Please, without any pictures, transcribe the lines from the one holding "Illustration Fine Science PowerPoint Template" to the end of the listing, both ends included.
==== DATA BLOCK
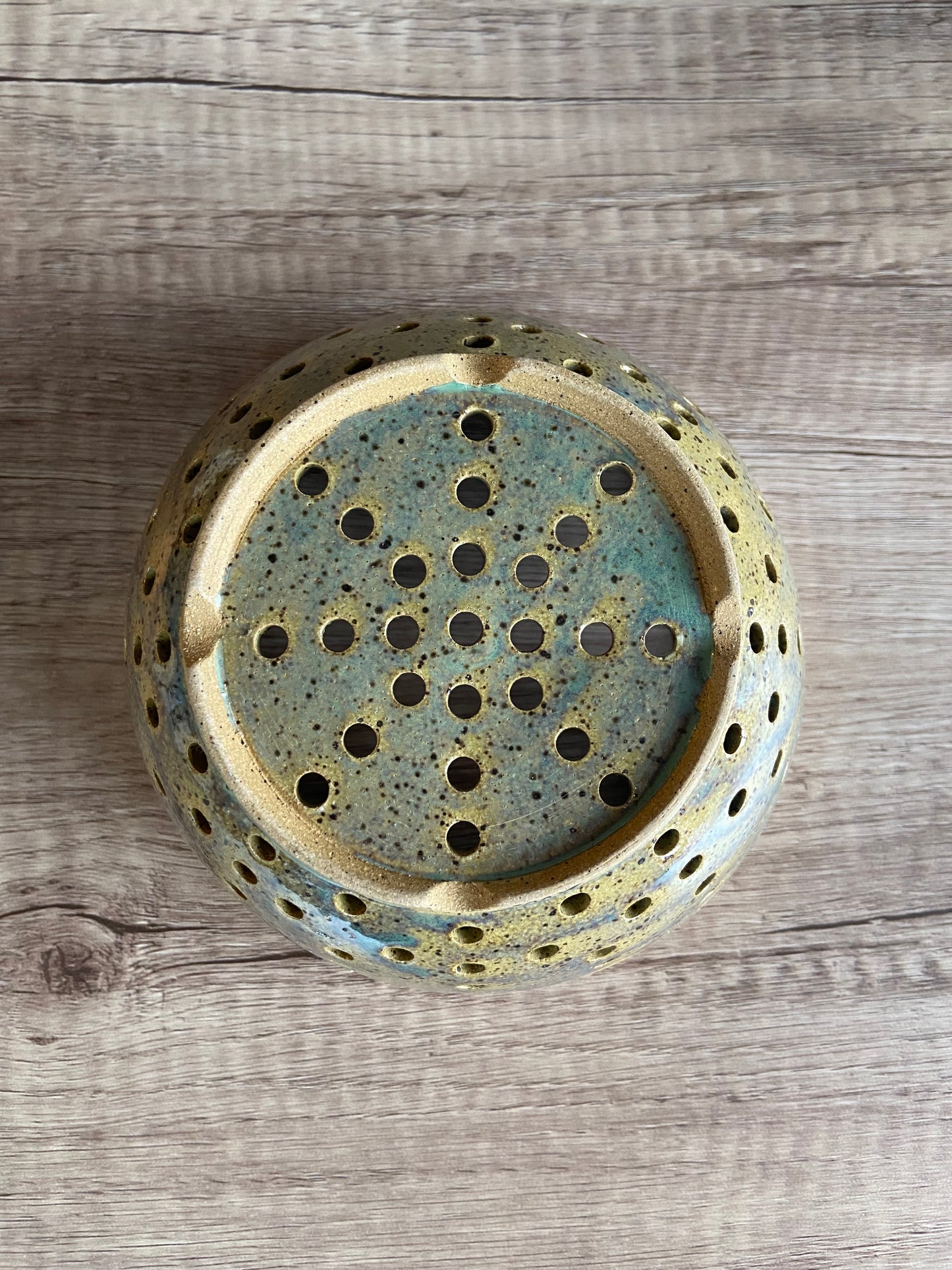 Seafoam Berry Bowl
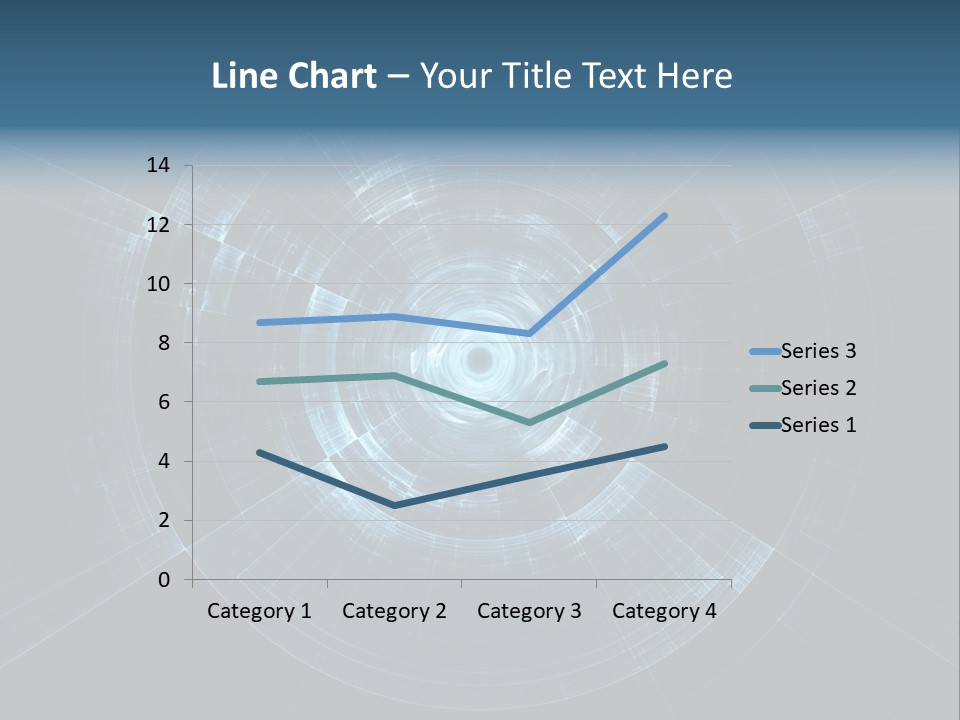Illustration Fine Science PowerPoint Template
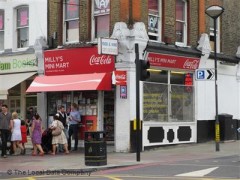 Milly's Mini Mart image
========
__EXERCISE OUTPUT__.
Illustration Fine Science PowerPoint Template
 Milly's Mini Mart image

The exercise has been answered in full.